Figure 1 Location map of New Zealand, showing provincial boundaries in 1865.

After returning to Europe in 1860, Hochstetter started to write an account of the geology of New Zealand. He was keen to include a geological map of the whole country to demonstrate his wide-ranging knowledge, but he did not have enough information. In particular, little was known about the geology of Otago or parts of the North Island. Hochstetter asked Haast to approach Hector a few weeks after his arrival in early 1862 asking for information about the geology of Otago. Not surprisingly, Hector responded that he could not give any information until he had explored the province (Nolden et al. 2012, letters 2 & 4). When the request was repeated a year later, Hector replied that he was still not confident about his knowledge of Otago geology (Nolden et al. 2012, letters 21 & 22).

1865 geological map

Otago industrial exhibition

Following the discovery of gold in Otago in 1861, the economy of the province boomed. In 1864, a group of prominent citizens started planning for an industrial exhibition, to be held in Dunedin in early 1865, that would show off the prosperity and investment potential of the province. By the middle of the year there were concerns that other provinces had not committed themselves to the exhibition, so Hector was asked by the Otago Provincial Council to travel around New Zealand rallying support and soliciting contributions. It was an opportunity for him to familiarise himself with the geology of the whole country and also meet the other scientists and local dignitaries. Hector arranged for a number of individuals and organisations to prepare displays for the exhibition, and also for several members of the; small scientific community to write essays about aspects of natural science, especially botany, geology and ethnology.

Hector planned to have illustrated essays on the geology of different provinces written by Crawford (Wellington), Haast (Canterbury) and himself (Otago). He realised that this material as well as maps produced by Hochstetter gave almost complete reconnaissance coverage of New Zealand geology, so he proposed to compile a single national geological map that could be referred to in each of the essays.
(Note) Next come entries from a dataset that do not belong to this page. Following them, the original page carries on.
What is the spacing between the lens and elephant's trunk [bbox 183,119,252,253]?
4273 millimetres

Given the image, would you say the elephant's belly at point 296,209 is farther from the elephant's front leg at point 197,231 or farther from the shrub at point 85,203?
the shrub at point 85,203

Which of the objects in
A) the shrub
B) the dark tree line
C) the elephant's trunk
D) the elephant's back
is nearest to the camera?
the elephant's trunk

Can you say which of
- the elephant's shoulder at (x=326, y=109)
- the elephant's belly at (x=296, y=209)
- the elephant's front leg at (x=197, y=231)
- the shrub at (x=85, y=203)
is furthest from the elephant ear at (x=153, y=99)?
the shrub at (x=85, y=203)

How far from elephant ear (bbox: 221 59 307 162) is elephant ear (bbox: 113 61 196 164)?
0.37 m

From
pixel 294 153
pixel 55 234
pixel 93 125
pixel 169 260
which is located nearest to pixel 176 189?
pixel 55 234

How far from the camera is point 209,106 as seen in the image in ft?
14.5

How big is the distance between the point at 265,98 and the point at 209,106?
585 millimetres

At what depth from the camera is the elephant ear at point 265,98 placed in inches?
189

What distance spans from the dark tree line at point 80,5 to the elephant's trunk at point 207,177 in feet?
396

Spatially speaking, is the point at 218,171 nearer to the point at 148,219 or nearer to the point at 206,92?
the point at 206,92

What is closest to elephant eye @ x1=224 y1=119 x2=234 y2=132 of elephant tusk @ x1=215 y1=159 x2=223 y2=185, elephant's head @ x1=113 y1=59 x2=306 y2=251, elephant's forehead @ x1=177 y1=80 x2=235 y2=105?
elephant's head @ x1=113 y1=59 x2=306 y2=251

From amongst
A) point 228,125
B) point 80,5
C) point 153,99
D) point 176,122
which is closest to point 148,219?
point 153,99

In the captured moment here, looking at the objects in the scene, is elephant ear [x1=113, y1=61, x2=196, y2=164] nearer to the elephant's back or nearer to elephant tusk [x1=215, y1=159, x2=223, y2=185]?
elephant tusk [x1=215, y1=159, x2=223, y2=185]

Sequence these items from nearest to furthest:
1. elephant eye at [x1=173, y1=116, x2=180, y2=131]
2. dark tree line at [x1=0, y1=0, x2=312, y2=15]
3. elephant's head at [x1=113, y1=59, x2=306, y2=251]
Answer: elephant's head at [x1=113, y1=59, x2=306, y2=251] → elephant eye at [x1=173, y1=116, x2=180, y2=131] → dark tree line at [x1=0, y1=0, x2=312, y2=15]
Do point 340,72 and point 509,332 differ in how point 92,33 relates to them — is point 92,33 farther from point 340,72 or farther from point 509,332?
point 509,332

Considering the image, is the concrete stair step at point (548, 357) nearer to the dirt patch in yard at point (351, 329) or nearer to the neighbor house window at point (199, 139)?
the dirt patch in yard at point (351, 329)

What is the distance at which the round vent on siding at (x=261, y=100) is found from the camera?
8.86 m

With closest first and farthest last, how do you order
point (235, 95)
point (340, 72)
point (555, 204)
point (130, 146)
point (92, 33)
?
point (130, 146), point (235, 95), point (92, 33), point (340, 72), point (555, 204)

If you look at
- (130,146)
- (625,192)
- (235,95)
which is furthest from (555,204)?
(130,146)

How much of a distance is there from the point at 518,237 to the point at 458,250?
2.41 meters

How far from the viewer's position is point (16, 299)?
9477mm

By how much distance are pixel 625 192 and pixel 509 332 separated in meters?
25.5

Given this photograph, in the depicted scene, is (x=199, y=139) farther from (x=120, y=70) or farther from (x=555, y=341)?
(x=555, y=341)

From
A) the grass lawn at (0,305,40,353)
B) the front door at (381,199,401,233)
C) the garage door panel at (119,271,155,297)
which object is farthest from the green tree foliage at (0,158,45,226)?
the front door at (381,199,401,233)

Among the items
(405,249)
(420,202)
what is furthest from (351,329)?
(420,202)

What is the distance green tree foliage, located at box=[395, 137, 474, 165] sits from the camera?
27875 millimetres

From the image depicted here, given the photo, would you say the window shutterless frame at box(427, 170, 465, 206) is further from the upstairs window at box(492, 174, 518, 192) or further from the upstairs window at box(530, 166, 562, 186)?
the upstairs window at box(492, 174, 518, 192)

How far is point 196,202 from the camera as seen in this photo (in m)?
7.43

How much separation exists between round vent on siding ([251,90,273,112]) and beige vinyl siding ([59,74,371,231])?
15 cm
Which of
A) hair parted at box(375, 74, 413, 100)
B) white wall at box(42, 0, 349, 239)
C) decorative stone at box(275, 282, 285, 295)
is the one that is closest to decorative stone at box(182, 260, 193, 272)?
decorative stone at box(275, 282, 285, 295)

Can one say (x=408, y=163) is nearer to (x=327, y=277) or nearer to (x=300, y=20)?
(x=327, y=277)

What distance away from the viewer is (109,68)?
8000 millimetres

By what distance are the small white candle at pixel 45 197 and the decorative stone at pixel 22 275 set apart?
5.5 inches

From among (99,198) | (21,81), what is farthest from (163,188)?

For a young rising scientist he must have been well aware that it would enhance his status, both locally and overseas, to produce the first geological map of New Zealand.

An unexpected bonus for Hector was the decision of the central government to set up its own national Geological Survey. So while Hector was in Auckland—then the capital—he was asked for advice by the government, and a few days later offered a job when his contract with Otago Province was completed.

Geological issues

New Zealand has a huge variety of geology, with rocks ranging in age from early Paleozoic to Holocene, and considerable variation in different parts of the country. Hochstetter, Hector, Haast and their contemporaries arrived in New Zealand with concepts based on European experience (Nicholson 2003), especially beliefs that:

1. Coal-bearing rocks are Carboniferous (330–350 million years ago) in age;

2. Well-defined breaks occur between Cretaceous and Tertiary rocks as well as between Permian and Triassic rocks;

3. Hard, grey, deformed sedimentary rocks are old, probably Silurian in age; and

4. Widespread metamorphic rocks are generally older than sedimentary rocks.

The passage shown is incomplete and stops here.